1.1.2 如何推导ELBo (Evidence Lower Bound)?

无条件的生成模型学习的是如何建模真实分布 \(p\left (x\right )\) ,所以有:

\[\begin{align} \log{\underbrace{p\left (x\right )}_{\text evidence}} =& \log{p\left (x\right )}\int \underbrace{q_{\phi}\left (z\mid x\right )}_{\text{approximate posterior}}dz \\ =&\int q_{\phi}\left (z\mid x\right )\left (\log{p\left (x\right )}\right )dz \\ =&\mathbb{E}_{q_{\phi}\left (z\mid x\right )}\left [\log{p\left (x\right )}\right ] \\ =&\mathbb{E}_{q_{\phi}\left (z\mid x\right )}\left [\log{\frac{p\left (x,z\right )}{p\left (z\mid x\right )}}\right ] \\ =&\mathbb{E}_{q_{\phi}\left (z\mid x\right )}\left [ \log{\frac{p\left (x,z\right )q_{\phi}\left (z\mid x\right )}{p\left (z\mid x\right )q_{\phi}\left (z\mid x\right )}}\right ] \\ =&\mathbb{E}_{q_{\phi}\left (z\mid x\right )}\left [\log{\frac{p\left (x, z\right )}{q_{\phi}\left (z\mid x\right )}}\right ] + \mathbb{E}_{q_{\phi}\left (z\mid x\right )}\left [\log{\frac{q_{\phi}\left (z\mid x\right )}{p\left (z\mid x\right )}}\right ] \\ =&\underbrace{\mathbb{E}_{q_{\phi}\left (z\mid x\right )}\left [\log{\frac{p\left (x,z\right )}{q_{\phi}\left (z\mid x\right )}}\right ]}_{\text{ELBo}} + \underbrace{D_{KL}\left (\underbrace{q_{\phi}\left (z\mid x\right )}_{\text{approximate posterior}} \mid \underbrace{p\left (z\mid x\right )}_{\text{true posterior}}\right )}_{\geq 0} \\ &\geq \underbrace{\mathbb{E}_{q_{\phi}\left (z\mid x\right )}\left [\log{\frac{p\left (x, z\right )}{q_{\phi}\left (z\mid x\right )}}\right ]}_{\text{ELBo}} \end{align}\]

1.1.3 为什么要最大化ELBo?

原因1:因为我们想要模型学习近似后验 \(q_{\phi}\left (z\mid x\right )\) 无限接近真实后验 \(p\left (z\mid x\right )\),但是无法直接求公式 (7) 中的 \(D_{KL}\) 项:

\[\begin{align} \min_{\phi}{\underbrace{D_{KL}\left (\underbrace{\underbrace{q_{\phi}\left (z\mid x\right )}_{\text{approximate posterior}} }_{\text{Encoder is learnable}} \mid \underbrace{\underbrace{p\left (z\mid x\right )}_{\text{true posterior}}}_{\text{unknow}}\right )}_{\text{untractable}}} \end{align}\]
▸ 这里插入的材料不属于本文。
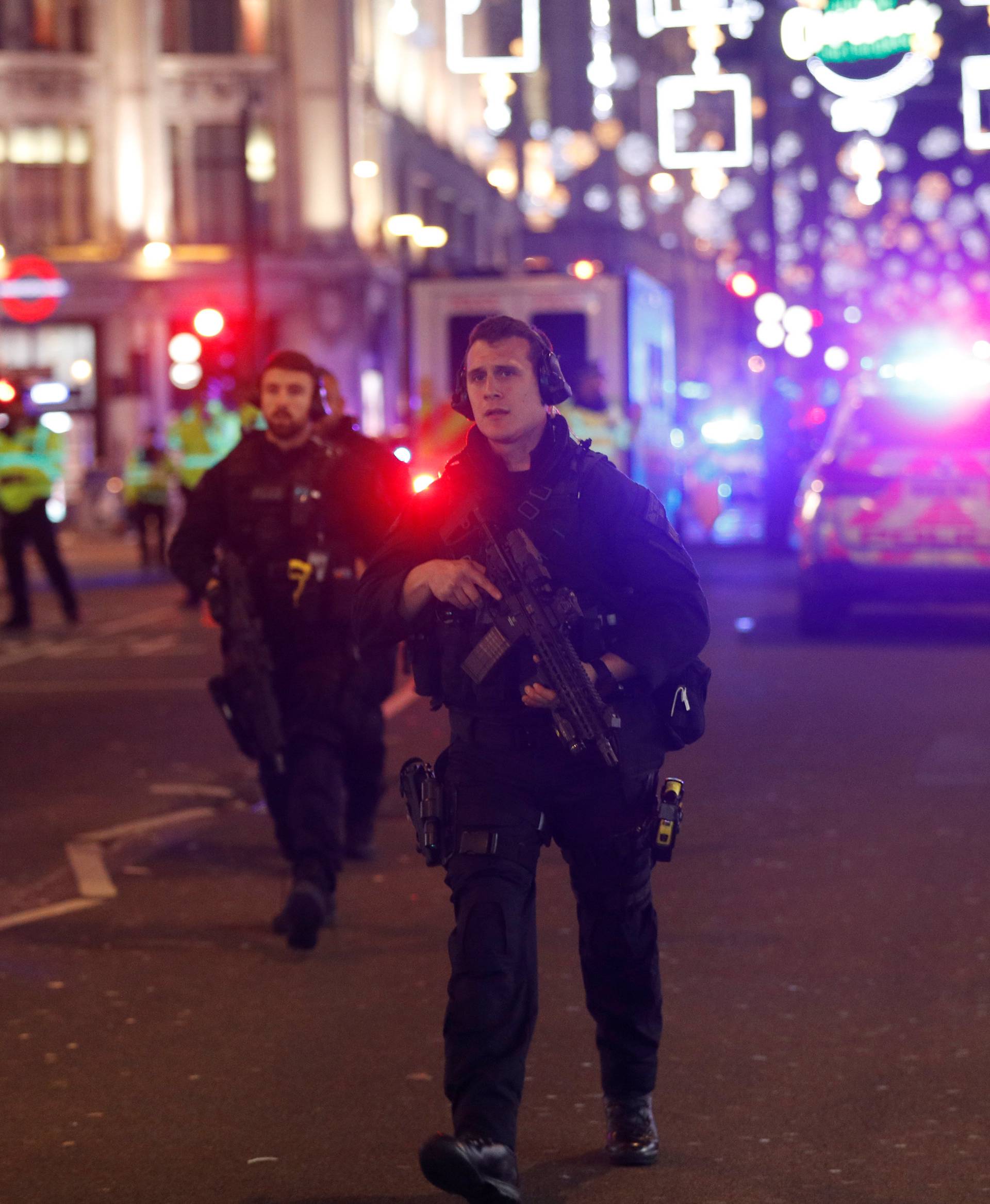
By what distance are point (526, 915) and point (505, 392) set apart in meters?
1.03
原因2:对于任意的样本\(x_i \sim p\left (x\right )\)\(p\left (x_i\right )\)是个常数,那么通过\(\max_{\phi}{\text{ELBo}}\)等价于\(\min_{\phi}{D_{KL}}\)

\[\begin{align} \because\log{\underbrace{p\left (x_i\right )}_{\text constant}} =& \underbrace{\mathbb{E}_{q_{\phi}\left (z\mid x_i\right )}\left [\log{\frac{p\left (x_{i},z\right )}{q_{\phi}\left (z\mid x_i\right )}}\right ]}_{\text{ELBo}} + \underbrace{D_{KL}\left (\underbrace{q_{\phi}\left (z\mid x_i\right )}_{\text{approximate posterior}} \mid \underbrace{p\left (z\mid x_i\right )}_{\text{true posterior}}\right )}_{\geq 0} \\ \min_{\phi}{D_{KL}} &\iff \max_{\phi}{\text{ELBo}} \end{align}\]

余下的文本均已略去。